[Entries from a dataset]
***
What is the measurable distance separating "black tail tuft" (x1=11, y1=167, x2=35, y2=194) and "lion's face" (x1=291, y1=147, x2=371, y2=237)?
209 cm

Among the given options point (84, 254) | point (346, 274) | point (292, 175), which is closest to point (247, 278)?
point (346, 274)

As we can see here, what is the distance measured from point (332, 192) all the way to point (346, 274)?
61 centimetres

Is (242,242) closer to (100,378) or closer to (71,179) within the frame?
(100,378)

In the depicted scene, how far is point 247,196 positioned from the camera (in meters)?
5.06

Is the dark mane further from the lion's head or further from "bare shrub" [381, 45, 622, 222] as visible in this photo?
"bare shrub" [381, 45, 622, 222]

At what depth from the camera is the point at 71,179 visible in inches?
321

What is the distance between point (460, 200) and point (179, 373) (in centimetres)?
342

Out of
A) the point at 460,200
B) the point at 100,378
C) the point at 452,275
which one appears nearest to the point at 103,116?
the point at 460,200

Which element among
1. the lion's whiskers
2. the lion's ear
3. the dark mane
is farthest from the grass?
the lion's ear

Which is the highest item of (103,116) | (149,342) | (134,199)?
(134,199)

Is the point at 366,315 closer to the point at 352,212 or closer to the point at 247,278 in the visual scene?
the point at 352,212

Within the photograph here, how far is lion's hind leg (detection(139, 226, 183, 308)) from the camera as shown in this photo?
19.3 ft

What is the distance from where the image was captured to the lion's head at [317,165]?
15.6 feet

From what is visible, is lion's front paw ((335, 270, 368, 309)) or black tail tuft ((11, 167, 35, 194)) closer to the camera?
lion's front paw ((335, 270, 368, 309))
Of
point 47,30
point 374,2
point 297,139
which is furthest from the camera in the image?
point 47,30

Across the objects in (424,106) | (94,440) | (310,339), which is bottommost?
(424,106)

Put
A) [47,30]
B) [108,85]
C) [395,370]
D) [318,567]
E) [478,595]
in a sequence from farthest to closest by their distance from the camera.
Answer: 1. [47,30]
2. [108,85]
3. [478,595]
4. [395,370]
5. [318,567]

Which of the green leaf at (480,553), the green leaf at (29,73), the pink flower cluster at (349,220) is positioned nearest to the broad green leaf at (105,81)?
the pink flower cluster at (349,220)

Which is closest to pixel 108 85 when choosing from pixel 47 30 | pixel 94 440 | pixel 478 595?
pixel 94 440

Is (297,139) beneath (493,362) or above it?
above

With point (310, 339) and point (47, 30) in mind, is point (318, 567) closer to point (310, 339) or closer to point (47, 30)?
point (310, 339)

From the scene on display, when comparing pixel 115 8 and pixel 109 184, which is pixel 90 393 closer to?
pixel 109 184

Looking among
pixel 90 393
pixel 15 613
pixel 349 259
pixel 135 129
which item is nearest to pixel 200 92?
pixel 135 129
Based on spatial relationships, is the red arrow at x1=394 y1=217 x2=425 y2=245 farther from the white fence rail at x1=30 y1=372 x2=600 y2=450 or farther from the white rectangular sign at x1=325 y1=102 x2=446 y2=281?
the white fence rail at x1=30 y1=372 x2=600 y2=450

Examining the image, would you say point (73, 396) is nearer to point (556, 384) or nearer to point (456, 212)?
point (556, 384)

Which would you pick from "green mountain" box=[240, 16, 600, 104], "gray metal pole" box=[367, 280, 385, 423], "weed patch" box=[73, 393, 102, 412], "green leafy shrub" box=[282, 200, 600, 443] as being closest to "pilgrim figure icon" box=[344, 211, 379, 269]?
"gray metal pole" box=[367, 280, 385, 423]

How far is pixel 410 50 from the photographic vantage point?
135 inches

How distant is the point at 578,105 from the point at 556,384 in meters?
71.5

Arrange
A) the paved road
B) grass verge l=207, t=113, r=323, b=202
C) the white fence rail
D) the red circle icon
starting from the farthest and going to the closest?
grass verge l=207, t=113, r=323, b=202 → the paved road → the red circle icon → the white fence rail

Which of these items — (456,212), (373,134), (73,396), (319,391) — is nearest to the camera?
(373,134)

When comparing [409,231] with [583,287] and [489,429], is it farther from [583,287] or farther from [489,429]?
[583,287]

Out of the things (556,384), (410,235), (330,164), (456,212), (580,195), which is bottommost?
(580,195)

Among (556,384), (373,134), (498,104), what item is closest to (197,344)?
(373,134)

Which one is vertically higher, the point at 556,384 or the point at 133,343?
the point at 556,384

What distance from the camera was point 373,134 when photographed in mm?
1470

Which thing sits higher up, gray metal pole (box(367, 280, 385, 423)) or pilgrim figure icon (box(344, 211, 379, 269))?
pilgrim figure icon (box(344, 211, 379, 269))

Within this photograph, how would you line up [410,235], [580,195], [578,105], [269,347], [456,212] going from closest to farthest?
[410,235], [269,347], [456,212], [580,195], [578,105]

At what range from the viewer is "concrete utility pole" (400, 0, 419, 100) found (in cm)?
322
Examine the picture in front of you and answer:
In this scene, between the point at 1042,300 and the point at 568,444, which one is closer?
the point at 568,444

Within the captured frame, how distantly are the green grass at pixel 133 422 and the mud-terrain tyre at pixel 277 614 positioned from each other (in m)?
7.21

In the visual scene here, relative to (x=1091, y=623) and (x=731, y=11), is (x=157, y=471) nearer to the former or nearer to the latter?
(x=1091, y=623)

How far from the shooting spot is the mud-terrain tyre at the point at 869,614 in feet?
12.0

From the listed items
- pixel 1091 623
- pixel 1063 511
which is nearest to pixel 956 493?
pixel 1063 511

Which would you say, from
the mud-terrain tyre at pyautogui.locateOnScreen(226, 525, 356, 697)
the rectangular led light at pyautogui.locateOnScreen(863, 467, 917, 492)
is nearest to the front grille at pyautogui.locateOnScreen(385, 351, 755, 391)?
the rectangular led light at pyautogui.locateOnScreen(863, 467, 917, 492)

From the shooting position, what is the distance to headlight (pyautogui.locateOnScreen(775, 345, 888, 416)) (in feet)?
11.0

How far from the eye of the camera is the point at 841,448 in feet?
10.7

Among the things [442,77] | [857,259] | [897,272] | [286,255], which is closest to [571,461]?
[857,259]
***
• **SET PROBLEM**
Only the lines from the one that contains "From the shooting position, what" through the last line should be repeated, each exactly as it stands, with both ends included.

• **TASK ANSWER**
From the shooting position, what is the distance to headlight (pyautogui.locateOnScreen(775, 345, 888, 416)) (in feet)?
11.0

How far from the eye of the camera is the point at 841,448 in feet?
10.7

Among the things [442,77] | [857,259] | [897,272] | [286,255], which is closest to [571,461]?
[857,259]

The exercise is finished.